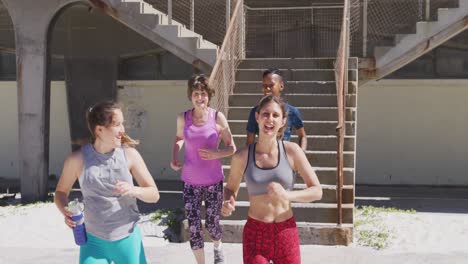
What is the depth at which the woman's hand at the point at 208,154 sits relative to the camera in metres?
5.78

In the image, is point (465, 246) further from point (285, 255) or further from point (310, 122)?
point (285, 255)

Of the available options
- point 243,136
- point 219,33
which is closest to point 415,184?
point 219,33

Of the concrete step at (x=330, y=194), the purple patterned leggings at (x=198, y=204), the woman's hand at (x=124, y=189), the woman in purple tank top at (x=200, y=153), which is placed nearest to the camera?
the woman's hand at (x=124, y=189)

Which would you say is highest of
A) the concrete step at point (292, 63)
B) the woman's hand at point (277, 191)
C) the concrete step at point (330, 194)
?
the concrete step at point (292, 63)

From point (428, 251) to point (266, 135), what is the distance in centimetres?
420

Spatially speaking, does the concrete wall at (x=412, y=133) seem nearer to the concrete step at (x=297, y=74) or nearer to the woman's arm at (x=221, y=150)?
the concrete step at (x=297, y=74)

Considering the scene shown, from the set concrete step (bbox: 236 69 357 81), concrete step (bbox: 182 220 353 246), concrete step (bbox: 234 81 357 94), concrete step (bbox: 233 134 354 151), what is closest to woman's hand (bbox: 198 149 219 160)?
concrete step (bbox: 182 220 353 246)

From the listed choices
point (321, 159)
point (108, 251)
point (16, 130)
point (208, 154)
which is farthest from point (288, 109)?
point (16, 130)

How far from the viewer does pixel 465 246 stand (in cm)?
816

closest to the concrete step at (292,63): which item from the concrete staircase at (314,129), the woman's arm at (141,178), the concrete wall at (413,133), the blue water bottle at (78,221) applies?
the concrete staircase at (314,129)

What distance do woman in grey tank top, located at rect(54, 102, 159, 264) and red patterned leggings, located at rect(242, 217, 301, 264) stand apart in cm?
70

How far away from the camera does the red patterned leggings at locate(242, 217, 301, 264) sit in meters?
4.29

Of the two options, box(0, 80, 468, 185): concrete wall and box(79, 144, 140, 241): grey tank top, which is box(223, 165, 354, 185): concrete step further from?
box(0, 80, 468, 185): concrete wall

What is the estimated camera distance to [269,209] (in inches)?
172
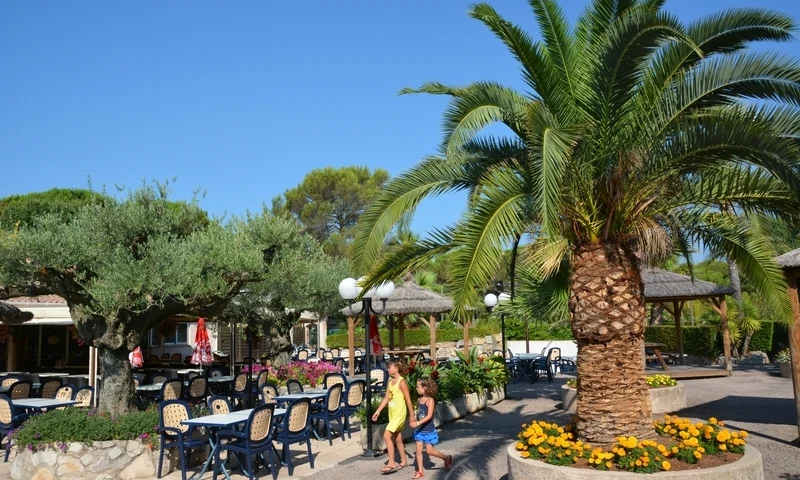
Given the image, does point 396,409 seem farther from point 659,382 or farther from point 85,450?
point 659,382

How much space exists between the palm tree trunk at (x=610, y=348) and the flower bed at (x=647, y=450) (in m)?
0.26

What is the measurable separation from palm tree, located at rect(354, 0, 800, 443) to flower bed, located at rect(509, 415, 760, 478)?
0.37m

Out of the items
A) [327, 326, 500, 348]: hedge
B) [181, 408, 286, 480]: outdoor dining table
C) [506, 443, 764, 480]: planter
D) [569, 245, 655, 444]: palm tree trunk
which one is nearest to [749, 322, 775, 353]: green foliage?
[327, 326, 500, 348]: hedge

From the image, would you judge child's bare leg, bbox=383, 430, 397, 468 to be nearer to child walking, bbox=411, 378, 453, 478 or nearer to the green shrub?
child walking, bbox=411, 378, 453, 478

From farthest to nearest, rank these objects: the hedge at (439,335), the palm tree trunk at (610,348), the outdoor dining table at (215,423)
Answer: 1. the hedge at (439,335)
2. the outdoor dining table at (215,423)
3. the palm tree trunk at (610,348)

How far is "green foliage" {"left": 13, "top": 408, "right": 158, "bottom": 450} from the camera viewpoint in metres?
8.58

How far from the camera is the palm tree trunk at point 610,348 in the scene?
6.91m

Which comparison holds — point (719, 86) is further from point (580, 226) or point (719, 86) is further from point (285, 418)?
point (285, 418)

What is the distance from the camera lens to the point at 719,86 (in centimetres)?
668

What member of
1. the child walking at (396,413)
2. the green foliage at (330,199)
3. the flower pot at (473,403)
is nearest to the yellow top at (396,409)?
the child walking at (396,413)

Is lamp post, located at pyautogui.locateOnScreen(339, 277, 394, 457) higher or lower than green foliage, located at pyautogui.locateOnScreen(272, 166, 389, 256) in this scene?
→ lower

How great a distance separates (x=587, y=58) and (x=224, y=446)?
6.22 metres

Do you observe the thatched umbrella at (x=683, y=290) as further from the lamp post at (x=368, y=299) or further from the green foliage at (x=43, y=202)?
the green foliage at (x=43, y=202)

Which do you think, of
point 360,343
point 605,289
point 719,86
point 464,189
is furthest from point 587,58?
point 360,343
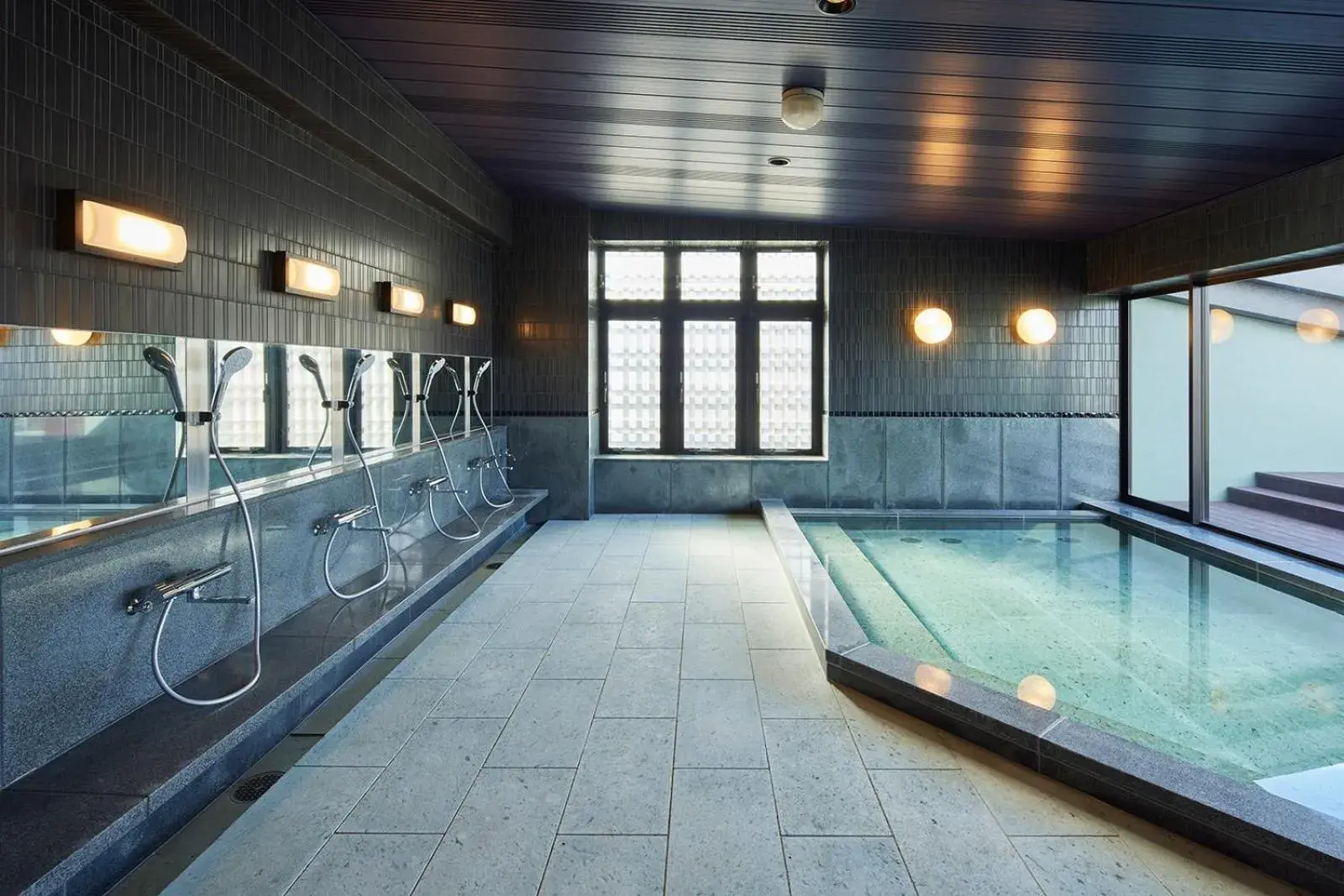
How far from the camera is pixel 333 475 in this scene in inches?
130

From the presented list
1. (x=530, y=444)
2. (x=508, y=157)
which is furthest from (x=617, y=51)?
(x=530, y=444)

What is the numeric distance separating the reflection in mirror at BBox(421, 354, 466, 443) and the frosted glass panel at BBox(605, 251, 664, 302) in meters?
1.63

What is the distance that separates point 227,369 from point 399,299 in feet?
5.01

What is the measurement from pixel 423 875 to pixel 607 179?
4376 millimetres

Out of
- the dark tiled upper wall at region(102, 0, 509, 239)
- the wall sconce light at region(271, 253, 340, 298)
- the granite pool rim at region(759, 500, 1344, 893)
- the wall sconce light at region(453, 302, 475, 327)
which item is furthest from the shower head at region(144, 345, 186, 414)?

_Written exercise_.
Rewrite all of the lines above, replacing "wall sconce light" with "wall lamp" wherever it occurs and changing nothing else. Leave the pictures out.

_Exercise result_.
What is the depth at which the woman's hand at the point at 208,154 sits relative to the camera in metres?
5.78

In the image, is point (465, 246) further from point (285, 255) or further from point (310, 122)?
point (285, 255)

Of the available options
- point 243,136
- point 219,33
which is closest to point 415,184?
point 219,33

Of the concrete step at (x=330, y=194), the purple patterned leggings at (x=198, y=204), the woman's hand at (x=124, y=189), the woman in purple tank top at (x=200, y=153), which is placed nearest to the camera?
the woman's hand at (x=124, y=189)

Which would you say is highest of
A) the concrete step at point (292, 63)
B) the woman's hand at point (277, 191)
C) the concrete step at point (330, 194)
?
the concrete step at point (292, 63)

From point (428, 251) to point (266, 135), what is the distance in centimetres?
420

Spatially speaking, does the concrete wall at (x=412, y=133) seem nearer to the concrete step at (x=297, y=74) or nearer to the woman's arm at (x=221, y=150)?
the concrete step at (x=297, y=74)

Considering the scene shown, from the set concrete step (bbox: 236 69 357 81), concrete step (bbox: 182 220 353 246), concrete step (bbox: 234 81 357 94), concrete step (bbox: 233 134 354 151), what is closest to woman's hand (bbox: 198 149 219 160)?
concrete step (bbox: 182 220 353 246)

From the listed choices
point (321, 159)
point (108, 251)
point (16, 130)
point (208, 154)
which is farthest from point (288, 109)?
point (16, 130)

How far from the viewer does pixel 465 246 stand (in cm)?
816

closest to the concrete step at (292,63): which item from the concrete staircase at (314,129), the woman's arm at (141,178), the concrete wall at (413,133), the blue water bottle at (78,221) applies?
the concrete staircase at (314,129)

What distance do woman in grey tank top, located at rect(54, 102, 159, 264) and red patterned leggings, located at rect(242, 217, 301, 264) stand apart in cm?
70

How far away from the camera does the red patterned leggings at locate(242, 217, 301, 264) sit in meters?
4.29

Of the two options, box(0, 80, 468, 185): concrete wall and box(79, 144, 140, 241): grey tank top, which is box(223, 165, 354, 185): concrete step further from?
box(0, 80, 468, 185): concrete wall

What is the estimated camera distance to [269,209] (in inches)?
172
Given the image, does point 396,409 seem farther from point 659,382 or farther from point 85,450?
point 659,382

How much space exists between the palm tree trunk at (x=610, y=348) and the flower bed at (x=647, y=450) (in m)?
0.26

What is the measurable separation from palm tree, located at rect(354, 0, 800, 443) to flower bed, located at rect(509, 415, 760, 478)?
0.37m

Out of the items
A) [327, 326, 500, 348]: hedge
B) [181, 408, 286, 480]: outdoor dining table
C) [506, 443, 764, 480]: planter
D) [569, 245, 655, 444]: palm tree trunk
which one is nearest to [749, 322, 775, 353]: green foliage?
[327, 326, 500, 348]: hedge

From the image, would you judge child's bare leg, bbox=383, 430, 397, 468 to be nearer to child walking, bbox=411, 378, 453, 478 or nearer to the green shrub?
child walking, bbox=411, 378, 453, 478

From farthest to nearest, rank these objects: the hedge at (439,335), the palm tree trunk at (610,348), the outdoor dining table at (215,423)
Answer: 1. the hedge at (439,335)
2. the outdoor dining table at (215,423)
3. the palm tree trunk at (610,348)

How far is "green foliage" {"left": 13, "top": 408, "right": 158, "bottom": 450} from the camera viewpoint in metres?
8.58

How far from the camera is the palm tree trunk at point 610,348 in the scene?
6.91m

Which comparison holds — point (719, 86) is further from point (580, 226) or point (719, 86) is further from point (285, 418)?
point (285, 418)

What is the distance from the camera lens to the point at 719,86 (in centimetres)?
668

What member of
1. the child walking at (396,413)
2. the green foliage at (330,199)
3. the flower pot at (473,403)
is nearest to the yellow top at (396,409)?
the child walking at (396,413)

Is lamp post, located at pyautogui.locateOnScreen(339, 277, 394, 457) higher or lower than green foliage, located at pyautogui.locateOnScreen(272, 166, 389, 256) in this scene?
→ lower

How great a distance separates (x=587, y=58) and (x=224, y=446)?
6.22 metres

Do you observe the thatched umbrella at (x=683, y=290) as further from the lamp post at (x=368, y=299) or further from the green foliage at (x=43, y=202)?
the green foliage at (x=43, y=202)

Which do you think, of
point 360,343
point 605,289
point 719,86
point 464,189
is furthest from point 587,58?
point 360,343
How far from the camera is pixel 333 475 in this scene in inches?
130

From the presented list
1. (x=530, y=444)
2. (x=508, y=157)
which is furthest from (x=617, y=51)?
(x=530, y=444)

What is the numeric distance separating the reflection in mirror at BBox(421, 354, 466, 443) and the frosted glass panel at BBox(605, 251, 664, 302) in meters?
1.63

What is the distance that separates point 227,369 from point 399,299 in feet?
5.01

What is the measurement from pixel 423 875 to pixel 607 179?
4376 millimetres

Out of
- the dark tiled upper wall at region(102, 0, 509, 239)
- the wall lamp at region(271, 253, 340, 298)
- the granite pool rim at region(759, 500, 1344, 893)
- the wall lamp at region(453, 302, 475, 327)
which item is furthest from the shower head at region(144, 345, 186, 414)?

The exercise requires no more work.